[Lesetext]
————

Großangelegtes Werk über die Walzerfamilie Strauss und ihre Maßstäbe fürs Showgeschäft. Foto: privat


Diesen damals neuen, bis heute geltenden weltweiten Maßstäben und dem beispiellosen Aufstieg der Musikerfamilie, die Johann Strauss Vater begründete, spürt der Kulturwissenschaftler Michael Lemster behutsam und klug nach. Er wertet nicht, sondern versucht, das Kaleidoskop, in dem sich die Familie bewegte, begreifbar zu machen. Ein Versuch, der auf allen Ebenen gelingt.

Lemster konstruiert Innenansichten der familiären Verhältnisse und beginnt bei den Eltern und Großeltern von Johann Strauss Vater, dem Walzerkönig; er berichtet von der großen Konkurrenz zwischen dem Vater und zuerst dem ältesten Sohn Johann, Jean genannt, später auch den jüngeren Brüdern Pepi und Edi. Er macht die Besessenheit von der Musik transparent, deren perfekte Inszenierung und effektvolle Vermarktung das höchste Ziel der einst armen Familie war, das aber auch weniger schönes Licht auf die vermeintlich glanzvolle Zeit und schillernde Familie wirft.

————

[Gelieferte Daten]

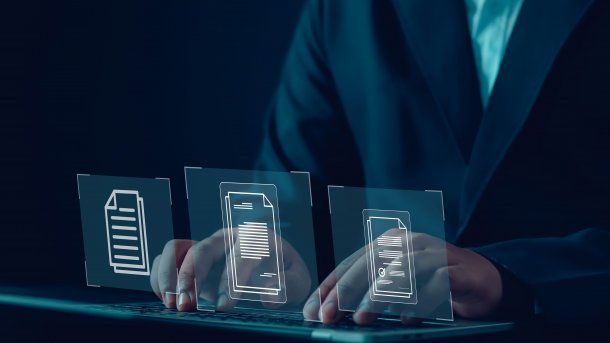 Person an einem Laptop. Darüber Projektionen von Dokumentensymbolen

————

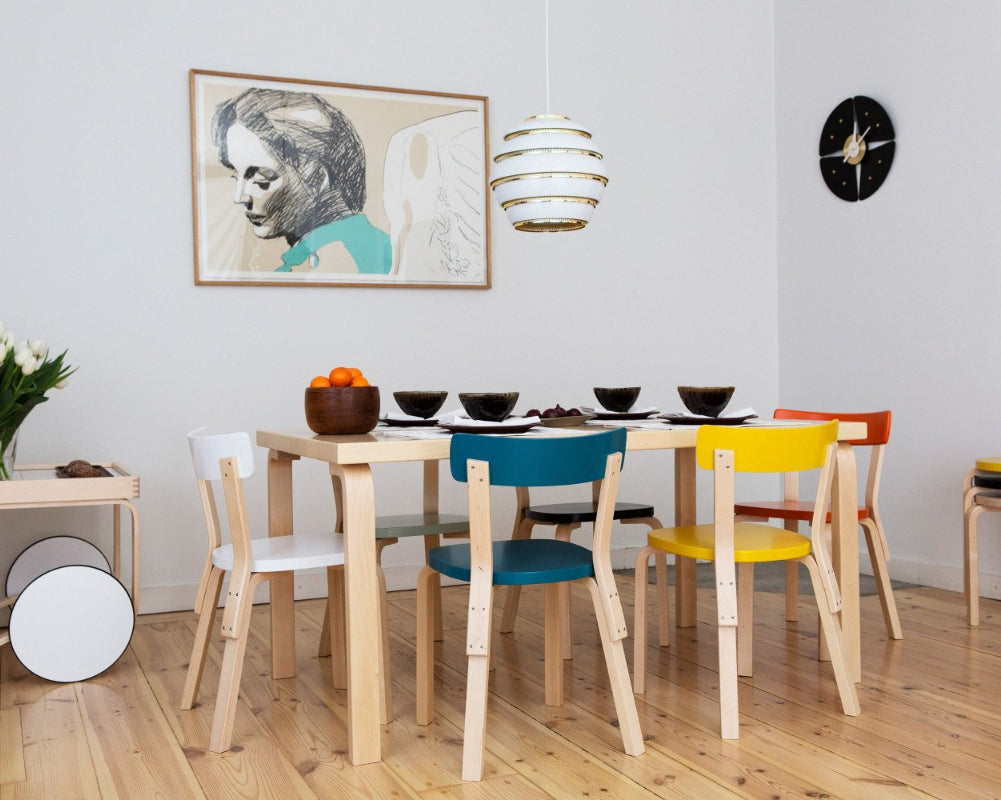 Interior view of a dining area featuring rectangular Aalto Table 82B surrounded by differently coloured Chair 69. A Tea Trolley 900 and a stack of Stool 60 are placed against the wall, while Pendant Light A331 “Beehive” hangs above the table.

————

[Deine Aufgaben]
#1 Was ist Michael Lemster laut dem Lesetext von Beruf?
#2 Schreib alles im Lesetext von „Diesen damals neuen, bis“ bis hinunter zu „allen Ebenen gelingt.“ noch einmal ab und ersetze dabei „behutsam“ durch „sorgfältig“.
Die Daten kommen aus einer anderen Quelle.

[Die Lösungen]
#1 Er ist Kulturwissenschaftler.

#2
Diesen damals neuen, bis heute geltenden weltweiten Maßstäben und dem beispiellosen Aufstieg der Musikerfamilie, die Johann Strauss Vater begründete, spürt der Kulturwissenschaftler Michael Lemster sorgfältig und klug nach. Er wertet nicht, sondern versucht, das Kaleidoskop, in dem sich die Familie bewegte, begreifbar zu machen. Ein Versuch, der auf allen Ebenen gelingt.